## PROBLEM TO SOLVE
Please edit the material below so that every "vegetation" becomes "greenery", and leave everything else unchanged.

(Some records)
▽
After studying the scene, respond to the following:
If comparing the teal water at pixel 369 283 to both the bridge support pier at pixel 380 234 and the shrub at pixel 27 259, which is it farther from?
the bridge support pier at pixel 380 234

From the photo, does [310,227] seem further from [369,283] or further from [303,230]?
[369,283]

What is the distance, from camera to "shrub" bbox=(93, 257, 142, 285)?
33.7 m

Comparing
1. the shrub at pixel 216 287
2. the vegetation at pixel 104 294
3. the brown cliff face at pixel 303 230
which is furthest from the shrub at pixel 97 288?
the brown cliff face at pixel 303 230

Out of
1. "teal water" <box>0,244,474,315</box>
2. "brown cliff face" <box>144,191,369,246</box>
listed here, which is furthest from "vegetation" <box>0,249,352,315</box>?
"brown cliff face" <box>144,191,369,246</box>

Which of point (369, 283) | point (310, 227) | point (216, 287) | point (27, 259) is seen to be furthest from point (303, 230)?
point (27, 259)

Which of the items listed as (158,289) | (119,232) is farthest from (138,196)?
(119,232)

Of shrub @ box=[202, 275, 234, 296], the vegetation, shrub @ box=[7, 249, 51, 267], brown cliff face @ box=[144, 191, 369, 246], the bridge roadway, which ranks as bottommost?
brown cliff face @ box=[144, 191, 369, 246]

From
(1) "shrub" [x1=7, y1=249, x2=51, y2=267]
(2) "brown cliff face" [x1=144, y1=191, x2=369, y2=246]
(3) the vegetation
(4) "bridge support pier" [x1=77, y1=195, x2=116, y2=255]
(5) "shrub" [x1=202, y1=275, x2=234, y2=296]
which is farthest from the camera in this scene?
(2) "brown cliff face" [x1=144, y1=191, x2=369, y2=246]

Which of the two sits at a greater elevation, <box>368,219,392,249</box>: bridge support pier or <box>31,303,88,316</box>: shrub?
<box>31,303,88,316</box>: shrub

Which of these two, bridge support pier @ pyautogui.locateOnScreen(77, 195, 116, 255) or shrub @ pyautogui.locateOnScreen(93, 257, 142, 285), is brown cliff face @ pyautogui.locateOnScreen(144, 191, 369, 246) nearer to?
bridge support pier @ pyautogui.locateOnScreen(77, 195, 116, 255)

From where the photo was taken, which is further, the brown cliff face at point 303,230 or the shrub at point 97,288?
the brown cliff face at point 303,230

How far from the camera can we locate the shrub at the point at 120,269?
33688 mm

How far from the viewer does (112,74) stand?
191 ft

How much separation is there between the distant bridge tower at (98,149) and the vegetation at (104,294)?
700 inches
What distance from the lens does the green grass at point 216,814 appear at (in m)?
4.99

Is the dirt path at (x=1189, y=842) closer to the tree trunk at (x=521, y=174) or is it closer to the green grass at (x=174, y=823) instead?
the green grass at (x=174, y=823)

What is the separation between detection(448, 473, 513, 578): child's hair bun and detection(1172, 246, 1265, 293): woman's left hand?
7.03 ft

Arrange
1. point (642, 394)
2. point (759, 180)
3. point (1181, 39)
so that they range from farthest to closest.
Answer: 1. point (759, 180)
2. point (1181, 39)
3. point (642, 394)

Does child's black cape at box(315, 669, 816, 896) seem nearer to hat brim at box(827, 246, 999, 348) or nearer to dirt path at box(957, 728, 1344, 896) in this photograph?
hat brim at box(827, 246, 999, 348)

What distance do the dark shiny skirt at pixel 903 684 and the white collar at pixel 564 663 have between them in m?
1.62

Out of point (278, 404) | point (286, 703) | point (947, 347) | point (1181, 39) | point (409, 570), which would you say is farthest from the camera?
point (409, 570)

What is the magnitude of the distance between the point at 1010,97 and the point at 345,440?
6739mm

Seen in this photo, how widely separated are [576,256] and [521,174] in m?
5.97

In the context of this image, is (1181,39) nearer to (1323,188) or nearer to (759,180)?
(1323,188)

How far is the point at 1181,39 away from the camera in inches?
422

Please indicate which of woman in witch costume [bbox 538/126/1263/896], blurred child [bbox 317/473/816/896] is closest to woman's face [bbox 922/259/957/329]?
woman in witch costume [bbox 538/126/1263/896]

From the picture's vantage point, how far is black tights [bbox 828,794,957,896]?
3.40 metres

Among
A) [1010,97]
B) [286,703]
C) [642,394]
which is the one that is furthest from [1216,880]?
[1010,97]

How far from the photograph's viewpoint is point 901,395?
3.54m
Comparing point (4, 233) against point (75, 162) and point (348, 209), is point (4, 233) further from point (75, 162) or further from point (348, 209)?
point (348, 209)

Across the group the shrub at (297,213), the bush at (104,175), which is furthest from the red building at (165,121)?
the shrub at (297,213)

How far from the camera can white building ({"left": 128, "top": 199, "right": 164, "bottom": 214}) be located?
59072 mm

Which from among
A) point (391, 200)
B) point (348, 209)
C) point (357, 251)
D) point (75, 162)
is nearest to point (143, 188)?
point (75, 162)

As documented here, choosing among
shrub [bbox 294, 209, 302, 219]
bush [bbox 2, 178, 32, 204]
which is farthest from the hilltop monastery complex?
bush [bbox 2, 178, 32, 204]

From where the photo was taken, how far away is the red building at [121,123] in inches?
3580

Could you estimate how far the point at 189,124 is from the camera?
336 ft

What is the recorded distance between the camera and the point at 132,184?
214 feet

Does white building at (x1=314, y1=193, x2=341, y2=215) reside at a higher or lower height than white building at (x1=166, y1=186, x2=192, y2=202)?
△
## SOLUTION
After studying the scene, respond to the following:
If comparing the teal water at pixel 369 283 to both the bridge support pier at pixel 380 234 and the shrub at pixel 27 259, which is it farther from?
the bridge support pier at pixel 380 234

From the photo, does [310,227] seem further from [369,283] or further from [303,230]?
[369,283]

What is the distance, from camera to "shrub" bbox=(93, 257, 142, 285)?
33.7 m

Comparing
1. the shrub at pixel 216 287
2. the greenery at pixel 104 294
3. the brown cliff face at pixel 303 230
which is furthest from the shrub at pixel 97 288?
the brown cliff face at pixel 303 230

Out of
1. "teal water" <box>0,244,474,315</box>
2. "brown cliff face" <box>144,191,369,246</box>
listed here, which is furthest from "greenery" <box>0,249,352,315</box>?
"brown cliff face" <box>144,191,369,246</box>

Which of point (369, 283) | point (310, 227) | point (216, 287) | point (27, 259) is seen to be furthest from point (303, 230)?
point (27, 259)

Which of the items listed as (158,289) | (119,232) is farthest from (138,196)?
(119,232)

Of shrub @ box=[202, 275, 234, 296], the greenery, shrub @ box=[7, 249, 51, 267], brown cliff face @ box=[144, 191, 369, 246], the bridge roadway, which ranks as bottommost?
brown cliff face @ box=[144, 191, 369, 246]

From
(1) "shrub" [x1=7, y1=249, x2=51, y2=267]
(2) "brown cliff face" [x1=144, y1=191, x2=369, y2=246]
(3) the greenery
(4) "bridge support pier" [x1=77, y1=195, x2=116, y2=255]
(5) "shrub" [x1=202, y1=275, x2=234, y2=296]
which is farthest from the camera in this scene?
(2) "brown cliff face" [x1=144, y1=191, x2=369, y2=246]

Which of the two sits at a greater elevation, <box>368,219,392,249</box>: bridge support pier or <box>31,303,88,316</box>: shrub?
<box>31,303,88,316</box>: shrub

Which of these two, bridge support pier @ pyautogui.locateOnScreen(77, 195, 116, 255) or shrub @ pyautogui.locateOnScreen(93, 257, 142, 285), is brown cliff face @ pyautogui.locateOnScreen(144, 191, 369, 246) nearer to?
bridge support pier @ pyautogui.locateOnScreen(77, 195, 116, 255)

From where the photo was taken, which is further, the brown cliff face at point 303,230 or the shrub at point 97,288?
the brown cliff face at point 303,230

How far from the camera can we locate the shrub at the point at 120,269?
33688 mm

How far from the viewer does (112,74) stand?
191 ft

How much separation is there between the distant bridge tower at (98,149) and the greenery at (104,294)?
700 inches
What distance from the lens does the green grass at point 216,814 appear at (in m)?
4.99

Is the dirt path at (x=1189, y=842) closer to the tree trunk at (x=521, y=174) or is it closer to the green grass at (x=174, y=823) instead?
the green grass at (x=174, y=823)

What is the separation between detection(448, 473, 513, 578): child's hair bun and detection(1172, 246, 1265, 293): woman's left hand?
7.03 ft

Arrange
1. point (642, 394)
2. point (759, 180)
3. point (1181, 39)
so that they range from farthest to closest.
Answer: 1. point (759, 180)
2. point (1181, 39)
3. point (642, 394)

Does child's black cape at box(315, 669, 816, 896) seem nearer to hat brim at box(827, 246, 999, 348) or nearer to dirt path at box(957, 728, 1344, 896) in this photograph?
hat brim at box(827, 246, 999, 348)

What distance do the dark shiny skirt at pixel 903 684 and the white collar at pixel 564 663 have between them in m?
1.62

Out of point (278, 404) | point (286, 703) | point (947, 347) | point (1181, 39) | point (409, 570), which would you say is farthest from the camera?
point (409, 570)

What is the magnitude of the distance between the point at 1010,97 and the point at 345,440?
6739mm

Seen in this photo, how widely separated are [576,256] and [521,174] in m?
5.97

In the context of this image, is (1181,39) nearer to (1323,188) or nearer to (759,180)?
(1323,188)

How far is the point at 1181,39 away from the camera in inches?
422

Please indicate which of woman in witch costume [bbox 538/126/1263/896], blurred child [bbox 317/473/816/896] is closest to woman's face [bbox 922/259/957/329]?
woman in witch costume [bbox 538/126/1263/896]

From the picture's vantage point, how far is black tights [bbox 828,794,957,896]?
3.40 metres

Among
A) [1010,97]
B) [286,703]
C) [642,394]
which is the one that is furthest from [1216,880]?
[1010,97]

How far from the photograph's viewpoint is point 901,395?
3.54m
Comparing point (4, 233) against point (75, 162) and point (348, 209), is point (4, 233) further from point (75, 162) or further from point (348, 209)?
point (348, 209)

Across the group the shrub at (297,213), the bush at (104,175), which is furthest from the red building at (165,121)?
the shrub at (297,213)

How far from the camera can white building ({"left": 128, "top": 199, "right": 164, "bottom": 214}) be located?
59072 mm

Which from among
A) point (391, 200)
B) point (348, 209)
C) point (357, 251)
D) point (75, 162)
is nearest to point (143, 188)?
point (75, 162)

As documented here, choosing among
shrub [bbox 294, 209, 302, 219]
bush [bbox 2, 178, 32, 204]
which is farthest from the hilltop monastery complex?
bush [bbox 2, 178, 32, 204]

From where the photo was taken, how far away is the red building at [121,123] in inches?
3580

Could you estimate how far the point at 189,124 is from the camera?
336 ft

What is the recorded distance between the camera and the point at 132,184?
214 feet

Does white building at (x1=314, y1=193, x2=341, y2=215) reside at a higher or lower height than white building at (x1=166, y1=186, x2=192, y2=202)?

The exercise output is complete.